### Task
In the article on Tyler Campbell's coaching career, copy the stretch from "Sure enough, quarterback" through "team went 7-4.", switching "TDs" to "touchdowns".

Tyler Campbell was 22 years old – the youngest head football coach in the state – when he coached his first game at Covington in 2020. His team threw 34 passes, four interceptions and lost by six touchdowns.
“When you’re throwing the ball 40 times and you lose your first game by 40 points,” said Campbell, “you get some questions.”
When Campbell moved on to Maconaquah the following year, his first game was remarkably similar: a 48-0 loss. His team attempted 34 passes, threw two interceptions and made nine first downs. More questions.
Maconaquah had been a double wing, run-oriented team for two years prior to Campbell’s arrival. “The forward pass was foreign,” he said. Maconaquah started 18 freshmen and sophomores. The team finished 2-6. But Campbell was undaunted. He knew his offensive system – well, not his exactly – would work eventually.
Sure enough, quarterback Braxton Birner passed for nearly 3,000 yards and 31 touchdowns in 2022. Maconaquah improved to 6-4. In 2023, Birner threw for 2,999 yards and 36 TDs and the team went 7-4.
“There were flashes of what we could be early,” Campbell said. “But we weren’t very good. Kudos to the kids and community there. They didn’t flinch and stayed bought in. In Year 2 we had some success, scored more points and took a big step forward. After that it was smooth sailing as far as, ‘Hey, we’re going to throw the ball, not huddle and those kinds of things.’”
Campbell, 27, planned on staying at Maconaquah at least another year. But his coaching journey, already one of the most unique in the state, took another turn when Ben Davis offensive coordinator Caleb Small was hired as the head coach at Northwestern High School near Kokomo. Ben Davis coach Russ Mann met Campbell through a coaching development Zoom meeting in the offseason. When Small left for Northwestern, Mann called Campbell.
“We weren’t looking to leave,” Campbell said. “But when Ben Davis (the defending Class 6A state champions) calls, you take that one. It was kind of the luck of the draw that those Zoom meetings led to me getting to know those guys and building those relationships. The timing all worked out.”
Mann said he knew Small’s name would come up soon for a head coaching job for any athletic director doing their homework. Campbell was impressive not only with X’s and O’s during those meetings but also with how he presented himself. Mann wanted to hire him before another Class 6A program did.

### Provided records
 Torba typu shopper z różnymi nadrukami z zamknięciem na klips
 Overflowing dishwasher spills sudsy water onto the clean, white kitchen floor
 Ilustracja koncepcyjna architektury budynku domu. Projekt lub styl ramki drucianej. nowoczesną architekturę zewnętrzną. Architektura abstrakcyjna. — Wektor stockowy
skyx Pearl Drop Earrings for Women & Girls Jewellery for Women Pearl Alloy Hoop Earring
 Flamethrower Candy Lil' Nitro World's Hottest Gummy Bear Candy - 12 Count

---

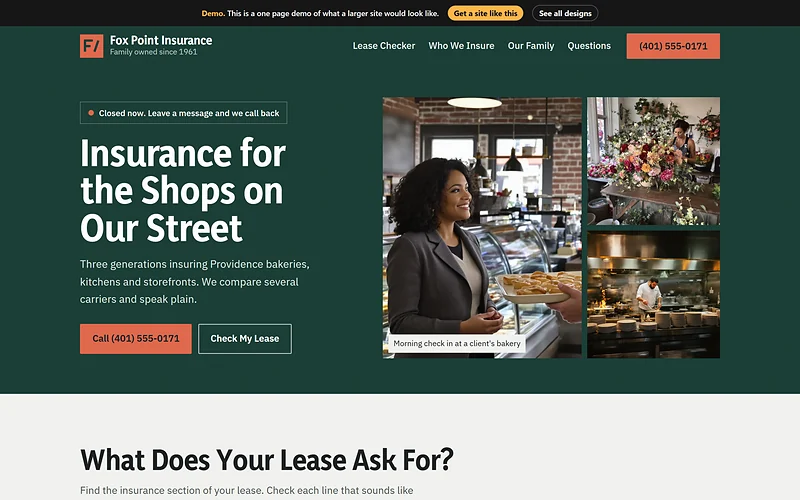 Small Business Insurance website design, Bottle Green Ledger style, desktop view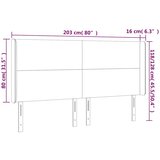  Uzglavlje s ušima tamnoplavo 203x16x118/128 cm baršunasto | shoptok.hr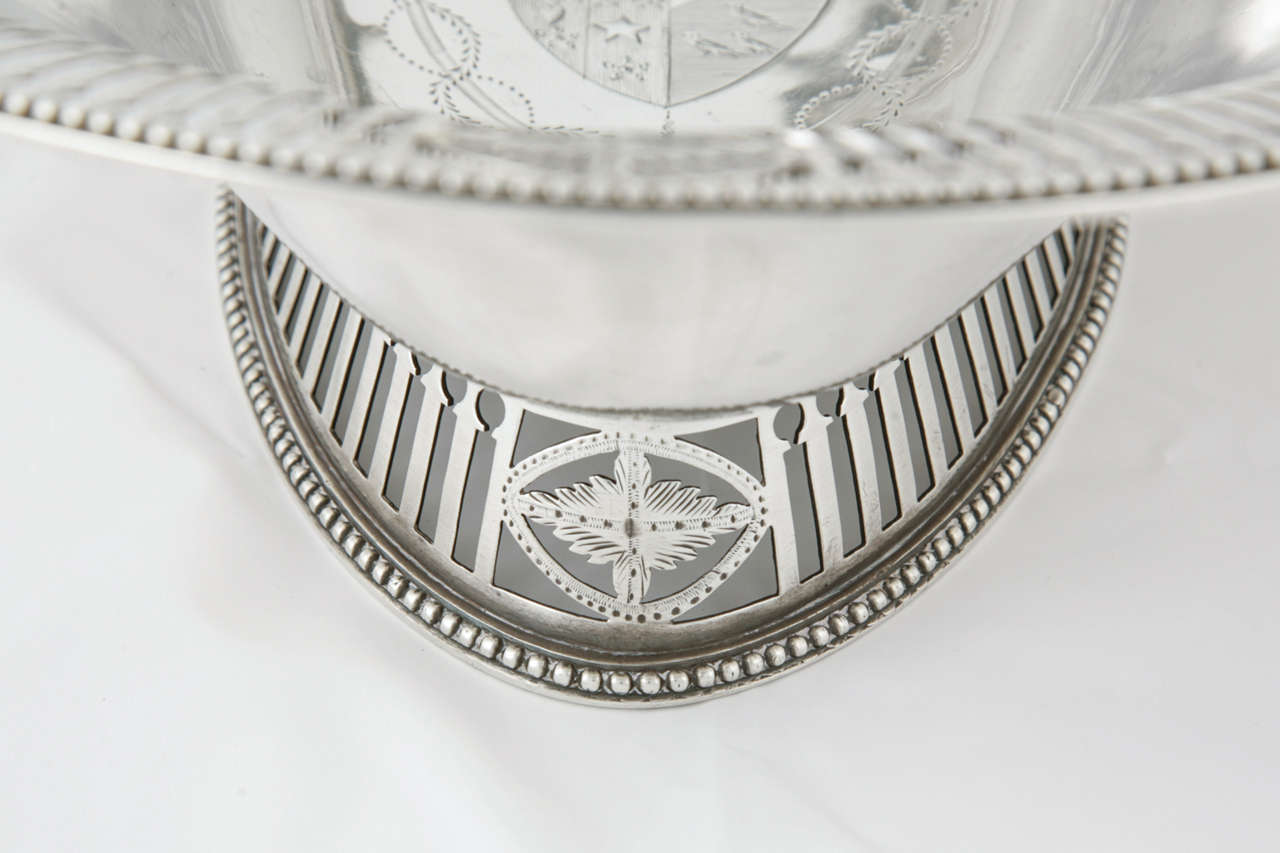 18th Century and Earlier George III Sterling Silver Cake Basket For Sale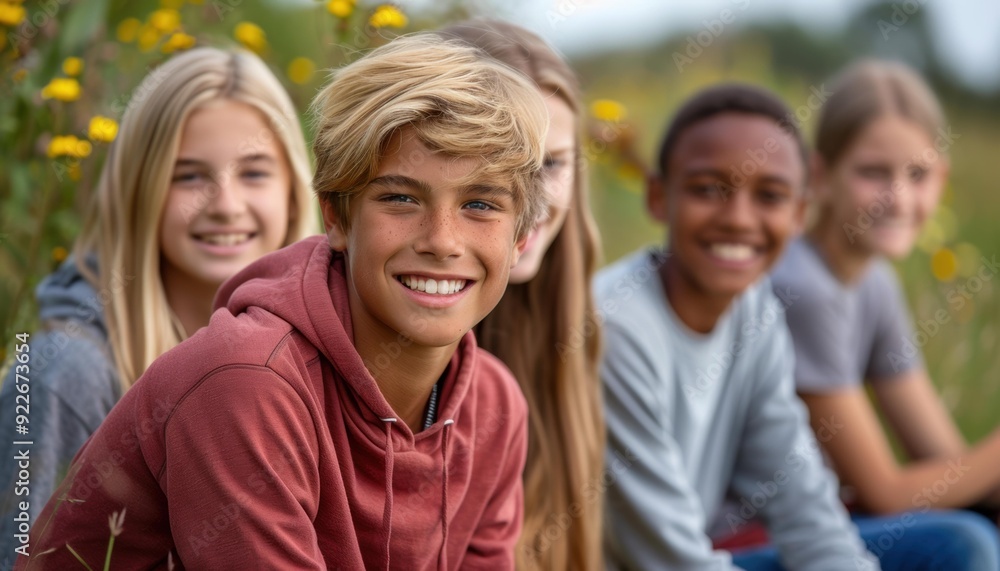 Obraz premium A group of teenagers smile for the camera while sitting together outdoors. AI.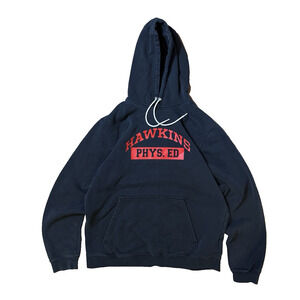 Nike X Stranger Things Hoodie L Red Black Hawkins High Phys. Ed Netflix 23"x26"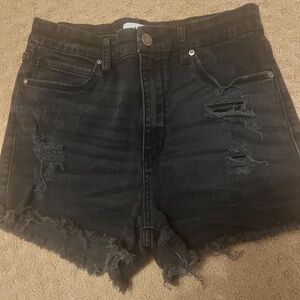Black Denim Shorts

--

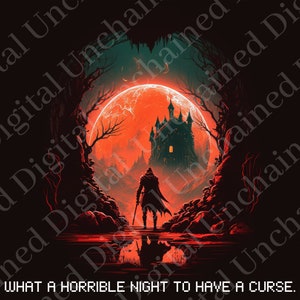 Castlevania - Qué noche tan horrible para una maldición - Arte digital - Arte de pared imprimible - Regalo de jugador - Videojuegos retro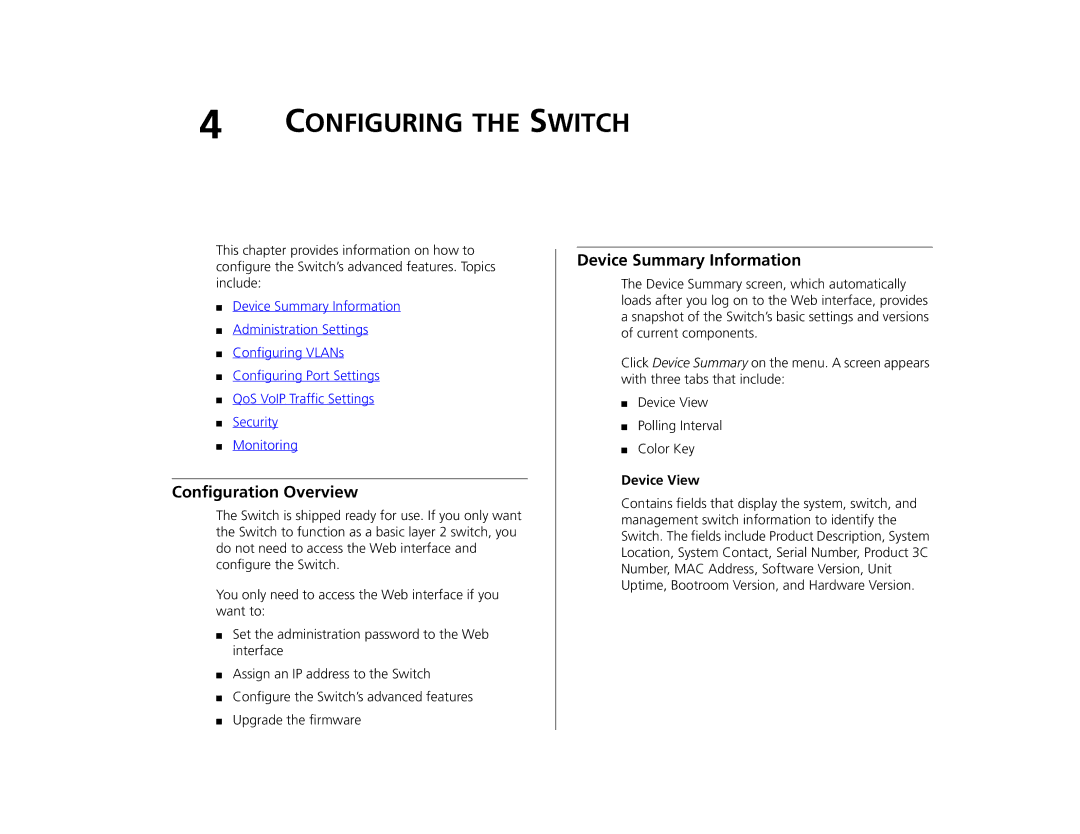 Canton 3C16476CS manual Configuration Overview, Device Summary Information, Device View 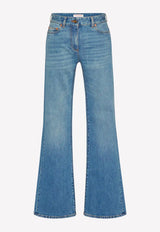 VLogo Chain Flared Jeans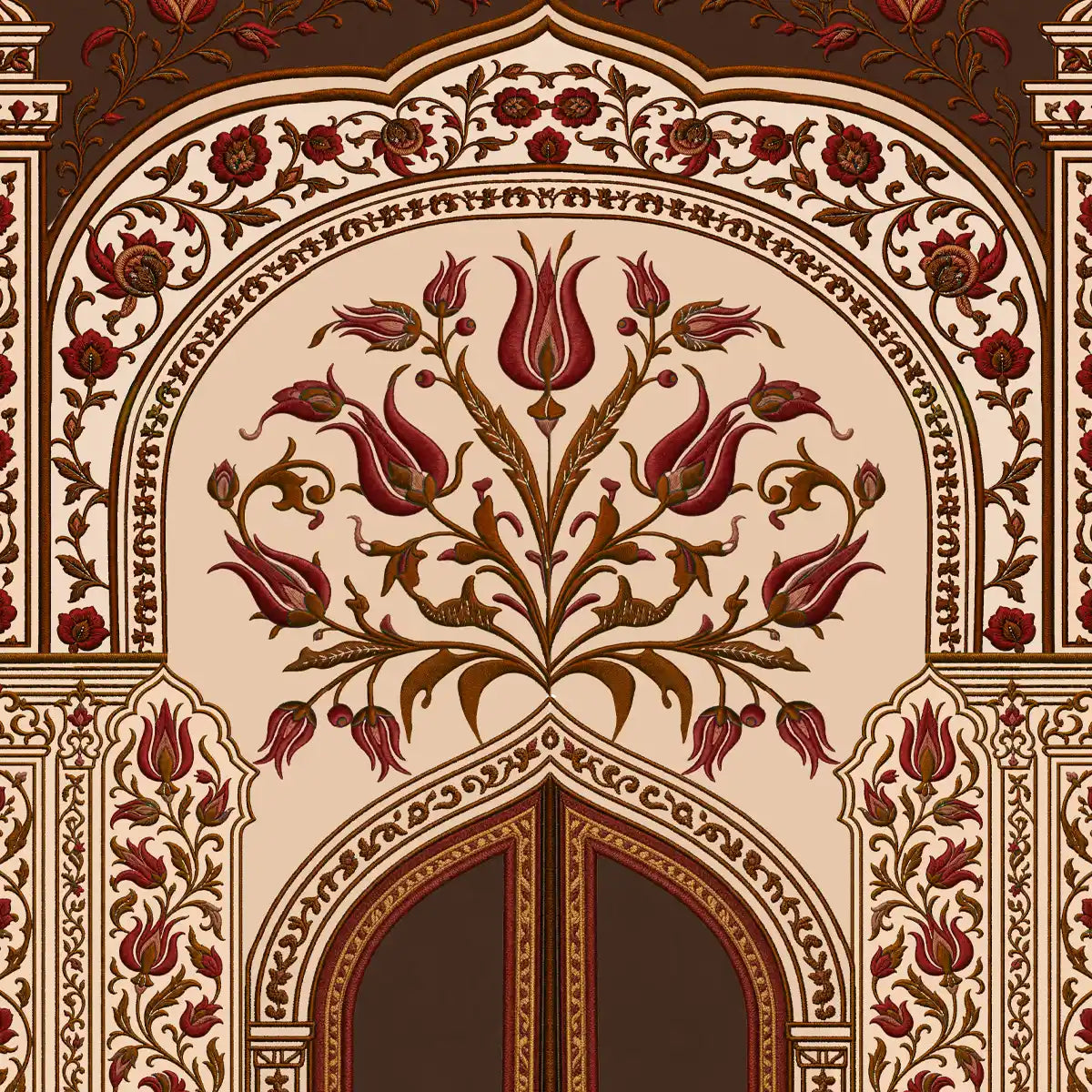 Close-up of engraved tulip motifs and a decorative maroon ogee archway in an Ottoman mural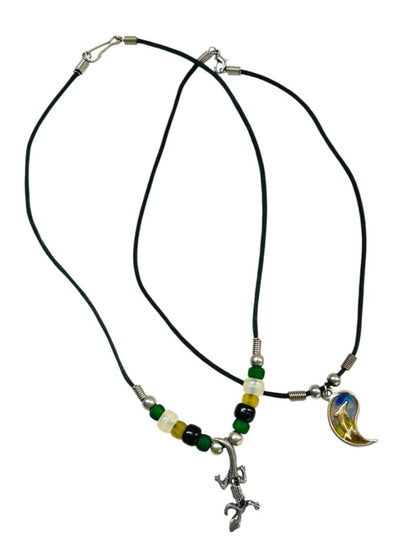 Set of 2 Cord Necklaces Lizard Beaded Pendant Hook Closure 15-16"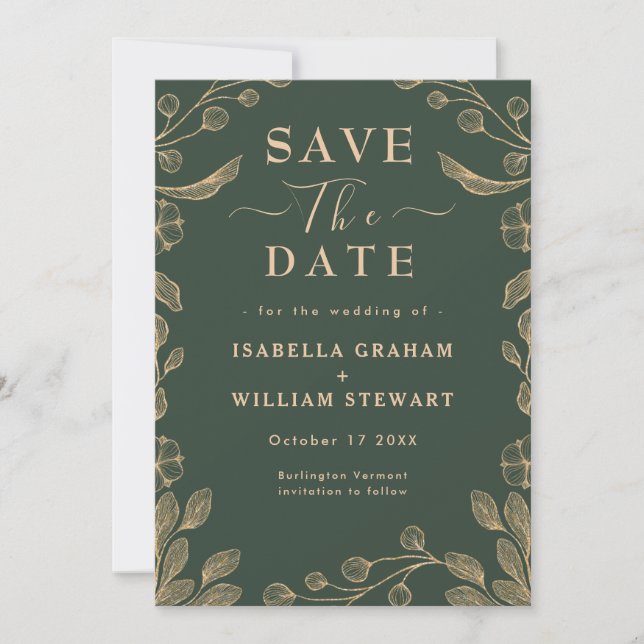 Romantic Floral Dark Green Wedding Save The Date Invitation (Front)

### Exercise solution
Sure enough, quarterback Braxton Birner passed for nearly 3,000 yards and 31 touchdowns in 2022. Maconaquah improved to 6-4. In 2023, Birner threw for 2,999 yards and 36 touchdowns and the team went 7-4.